Ia menegaskan tidak akan memberikan toleransi terhadap praktik premanisme yang merugikan tersebut.
Advertisement
Pramono memastikan, telah meminta jajaran Satuan Polisi (Satpol) PP DKI Jakarta untuk mengambil tindakan tegas terhadap segala bentuk gangguan keamanan dan ketertiban yang ada di ibu kota .
“Kemarin saya sudah melihat videonya dan saya sudah meminta kepada Satpol PP, kepada Kepala Dinas untuk mengambil tindakan tegas terhadap hal itu, tidak ada kompromi lagi,” kata Pramono di Kantor Wali Kota Jakarta Timur, Minggu (12/4/2026).
Ia menegaskan, sebagai gubernur dirinya tidak akan ragu dalam memberantas praktik premanisme di Jakarta.

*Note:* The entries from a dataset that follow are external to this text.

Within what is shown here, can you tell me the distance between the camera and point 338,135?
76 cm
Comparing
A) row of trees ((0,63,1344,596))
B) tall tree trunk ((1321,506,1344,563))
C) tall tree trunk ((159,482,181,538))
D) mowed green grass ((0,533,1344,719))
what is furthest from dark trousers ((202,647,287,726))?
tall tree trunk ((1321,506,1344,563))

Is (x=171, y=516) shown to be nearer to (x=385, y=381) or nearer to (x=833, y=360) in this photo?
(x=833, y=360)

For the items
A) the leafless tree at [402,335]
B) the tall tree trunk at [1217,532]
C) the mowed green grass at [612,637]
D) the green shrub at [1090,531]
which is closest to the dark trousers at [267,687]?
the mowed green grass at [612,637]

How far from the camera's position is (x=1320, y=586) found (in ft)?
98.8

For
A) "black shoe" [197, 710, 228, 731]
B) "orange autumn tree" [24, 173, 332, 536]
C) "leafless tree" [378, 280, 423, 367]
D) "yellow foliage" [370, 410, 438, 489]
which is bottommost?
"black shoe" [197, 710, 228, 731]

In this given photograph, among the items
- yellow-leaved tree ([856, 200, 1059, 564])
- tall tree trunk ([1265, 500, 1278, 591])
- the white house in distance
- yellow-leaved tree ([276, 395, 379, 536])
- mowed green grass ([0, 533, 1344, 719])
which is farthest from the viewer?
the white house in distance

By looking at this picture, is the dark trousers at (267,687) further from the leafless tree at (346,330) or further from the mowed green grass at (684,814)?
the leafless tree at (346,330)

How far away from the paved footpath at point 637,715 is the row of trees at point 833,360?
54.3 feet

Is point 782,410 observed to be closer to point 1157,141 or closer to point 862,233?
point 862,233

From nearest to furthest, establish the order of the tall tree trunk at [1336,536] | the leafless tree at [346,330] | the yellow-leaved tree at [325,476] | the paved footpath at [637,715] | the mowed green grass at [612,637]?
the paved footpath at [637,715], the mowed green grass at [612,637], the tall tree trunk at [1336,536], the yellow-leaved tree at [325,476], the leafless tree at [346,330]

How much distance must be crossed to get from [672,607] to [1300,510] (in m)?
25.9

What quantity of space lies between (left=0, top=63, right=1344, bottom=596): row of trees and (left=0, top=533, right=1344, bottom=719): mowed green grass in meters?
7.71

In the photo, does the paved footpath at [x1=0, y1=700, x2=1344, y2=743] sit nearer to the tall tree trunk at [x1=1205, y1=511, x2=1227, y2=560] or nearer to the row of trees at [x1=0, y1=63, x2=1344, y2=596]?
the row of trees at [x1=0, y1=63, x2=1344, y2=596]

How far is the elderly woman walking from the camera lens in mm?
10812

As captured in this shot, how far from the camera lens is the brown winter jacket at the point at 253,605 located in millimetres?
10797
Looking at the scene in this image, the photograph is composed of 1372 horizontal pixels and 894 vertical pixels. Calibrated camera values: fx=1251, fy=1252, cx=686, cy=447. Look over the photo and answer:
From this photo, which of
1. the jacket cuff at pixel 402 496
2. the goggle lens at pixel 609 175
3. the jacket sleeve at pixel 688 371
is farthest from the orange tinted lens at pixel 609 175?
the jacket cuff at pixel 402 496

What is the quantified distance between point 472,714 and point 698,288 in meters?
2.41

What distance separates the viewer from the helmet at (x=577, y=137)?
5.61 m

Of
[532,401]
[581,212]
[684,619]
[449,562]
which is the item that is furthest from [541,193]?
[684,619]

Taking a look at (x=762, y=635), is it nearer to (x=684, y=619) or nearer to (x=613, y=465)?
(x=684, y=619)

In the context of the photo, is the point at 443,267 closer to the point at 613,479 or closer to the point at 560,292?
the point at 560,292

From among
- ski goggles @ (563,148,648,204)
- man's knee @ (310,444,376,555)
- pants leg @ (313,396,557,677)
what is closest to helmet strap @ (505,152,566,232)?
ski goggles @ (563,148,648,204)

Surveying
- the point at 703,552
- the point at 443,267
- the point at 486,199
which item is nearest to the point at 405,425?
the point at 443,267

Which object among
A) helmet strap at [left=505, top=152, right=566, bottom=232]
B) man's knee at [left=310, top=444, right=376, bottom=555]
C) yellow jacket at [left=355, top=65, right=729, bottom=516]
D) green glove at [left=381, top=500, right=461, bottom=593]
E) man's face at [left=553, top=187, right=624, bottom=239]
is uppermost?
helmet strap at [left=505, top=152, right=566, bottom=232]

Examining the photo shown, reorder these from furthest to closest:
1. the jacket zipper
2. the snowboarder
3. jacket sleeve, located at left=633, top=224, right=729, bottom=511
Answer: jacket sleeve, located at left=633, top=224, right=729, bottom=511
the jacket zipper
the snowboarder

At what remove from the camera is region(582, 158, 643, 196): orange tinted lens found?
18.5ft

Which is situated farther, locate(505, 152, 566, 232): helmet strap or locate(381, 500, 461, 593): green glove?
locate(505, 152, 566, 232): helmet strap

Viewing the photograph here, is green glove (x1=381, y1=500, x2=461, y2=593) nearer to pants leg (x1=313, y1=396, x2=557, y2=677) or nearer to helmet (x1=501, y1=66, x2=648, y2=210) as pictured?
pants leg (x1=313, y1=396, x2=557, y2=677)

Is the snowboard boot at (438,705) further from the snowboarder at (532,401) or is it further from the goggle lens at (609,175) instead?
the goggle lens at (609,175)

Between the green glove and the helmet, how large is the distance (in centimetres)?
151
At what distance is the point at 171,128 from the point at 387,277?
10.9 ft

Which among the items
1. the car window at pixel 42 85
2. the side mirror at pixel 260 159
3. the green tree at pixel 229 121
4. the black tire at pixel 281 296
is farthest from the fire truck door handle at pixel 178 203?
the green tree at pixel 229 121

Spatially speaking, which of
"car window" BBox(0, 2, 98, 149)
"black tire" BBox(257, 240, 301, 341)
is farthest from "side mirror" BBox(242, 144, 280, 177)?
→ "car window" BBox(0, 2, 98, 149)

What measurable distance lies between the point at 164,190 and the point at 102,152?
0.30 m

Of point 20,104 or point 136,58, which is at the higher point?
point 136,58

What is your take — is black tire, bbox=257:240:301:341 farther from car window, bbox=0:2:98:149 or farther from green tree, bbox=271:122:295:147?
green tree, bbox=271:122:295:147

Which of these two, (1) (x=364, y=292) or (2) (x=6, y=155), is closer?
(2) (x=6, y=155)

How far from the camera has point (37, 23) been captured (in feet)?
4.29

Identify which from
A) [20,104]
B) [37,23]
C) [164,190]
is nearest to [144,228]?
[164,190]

“Jadi premanisme di Jakarta saya sebagai gubernur, saya tidak ragu-ragu untuk itu,” jelas Pramono.
Sebelumnya, aksi pemalakan atau premanisme kembali marak di sekitar kawasan Tanah Abang, Jakarta Pusat. Sebuah video bahkan sempat viral, saat supir bajaj dipalak Rp 100 ribu.
Menanggapi hal tersebut, Kapolsek Metro Tanah Abang AKBP Dhimas Prasetyo menyatakan pihaknya tengah menyelidiki untuk menangkap pelaku pemerasan.